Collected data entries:
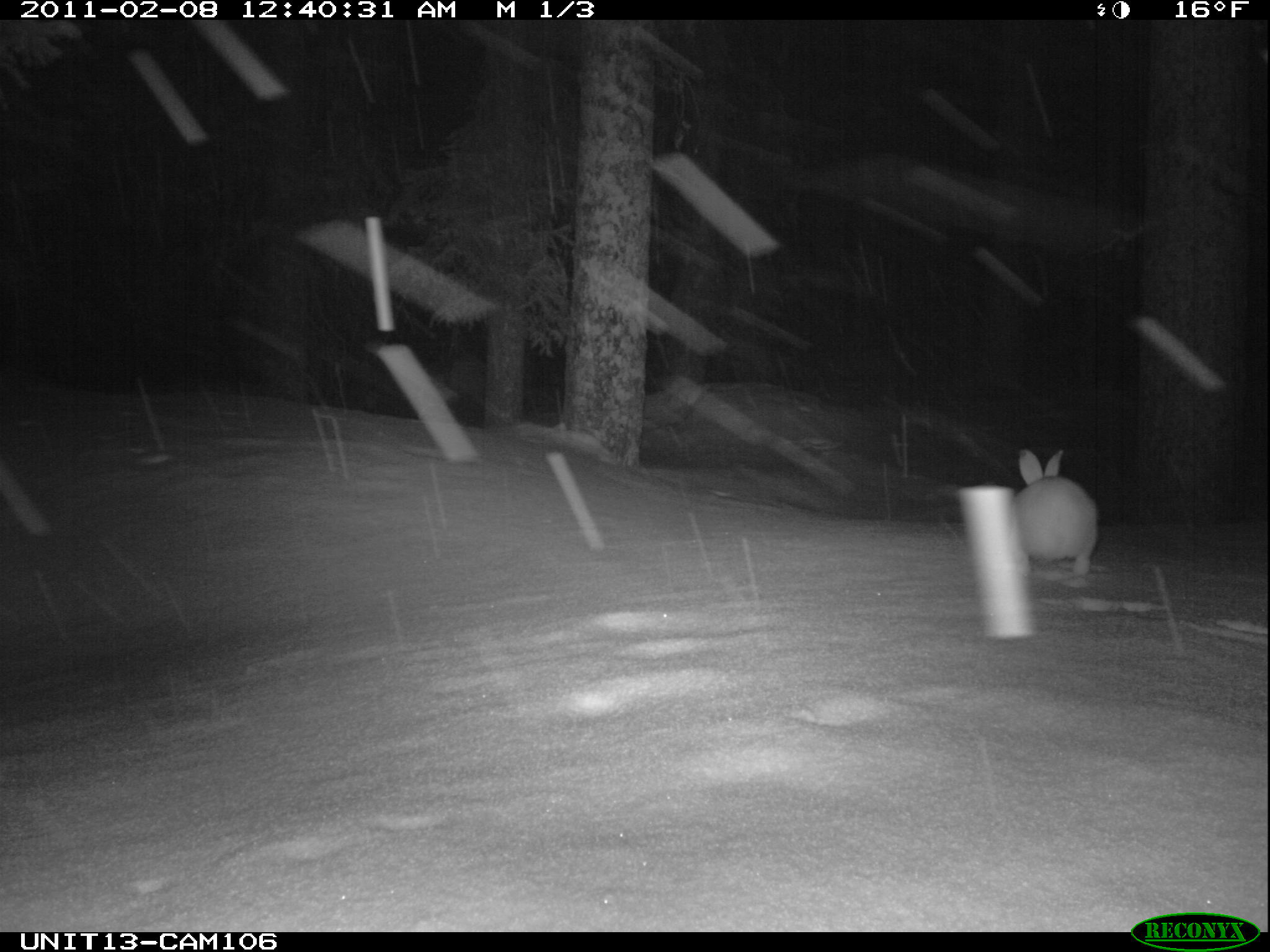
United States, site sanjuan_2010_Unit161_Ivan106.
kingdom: Animalia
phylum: Chordata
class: Mammalia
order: Lagomorpha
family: Leporidae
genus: Lepus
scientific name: Lepus americanus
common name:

What you are asked to do: Without the pictures, give back every record precisely as shown.

Answer box:
United States, site sanjuan_2010_Unit161_Ivan106.
kingdom: Animalia
phylum: Chordata
class: Mammalia
order: Lagomorpha
family: Leporidae
genus: Lepus
scientific name: Lepus americanus
common name:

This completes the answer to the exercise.